TEXTO DADO –
Rubén Darío Carrero
@vuelapalabra
El 16 de julio de 1942,
los nazis, ya instalados en Paris, organizaron la “Redada del Velódromo” (mejor
conocida por los franceses como la grand rafle du Vél' d’Hiv). Allí, en este
velódromo, situado en el decimoquinto distrito de París, irían a parar los
judíos franceses antes de ser enviados a otras ciudades y dirigidos más tarde a
los campos de exterminio que la Alemania nazi tenía en el Este de Europa. Alrededor
de 75.000 judíos murieron en la deportación. Esto no tiene ninguna importancia.
Ese mismo año, fue
publicado la primera edición de “De parte de las cosas” (Le Parti pris des
choses), aquel libro de prosa perfecta y metáfora invariable escrito por un poeta
desertor del surrealismo Francis Ponge y editado por Gallimard. Pero esto no
tiene ninguna importancia.
54 años después, en
enero de 1996, el Gobierno venezolano comienza a recibir las primeras ofertas
de empresas privadas para explotar petróleo en suelo venezolano. La licitación
le fue dada al consorcio formado por Mobil, Veba Öl y Nippon Oil.
En mayo de ese mismo
año, en la avenida Las Mercedes, en Caracas, abre sus puertas el primer Subway
en Venezuela.

INSTRUCCIONES – Enumera, por favor, las empresas que según el texto formaban el consorcio que recibió la licitación petrolera en Venezuela. Las líneas no tienen relación con el texto.

DATOS DE ORIGEN –

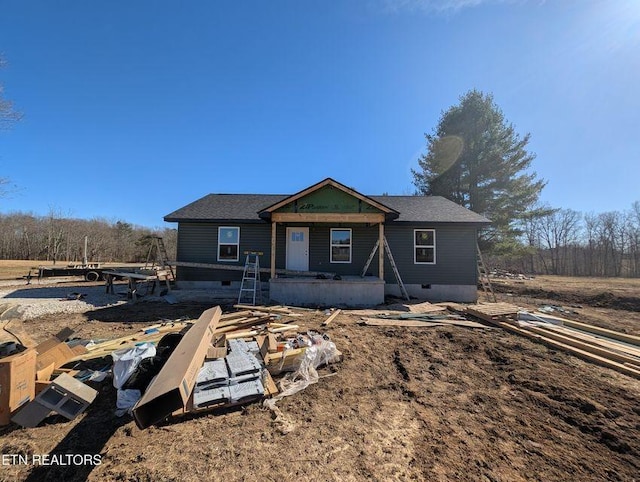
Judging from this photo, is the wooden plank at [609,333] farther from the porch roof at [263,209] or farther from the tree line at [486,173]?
the tree line at [486,173]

RESPUESTA – Mobil, Veba Öl y Nippon Oil.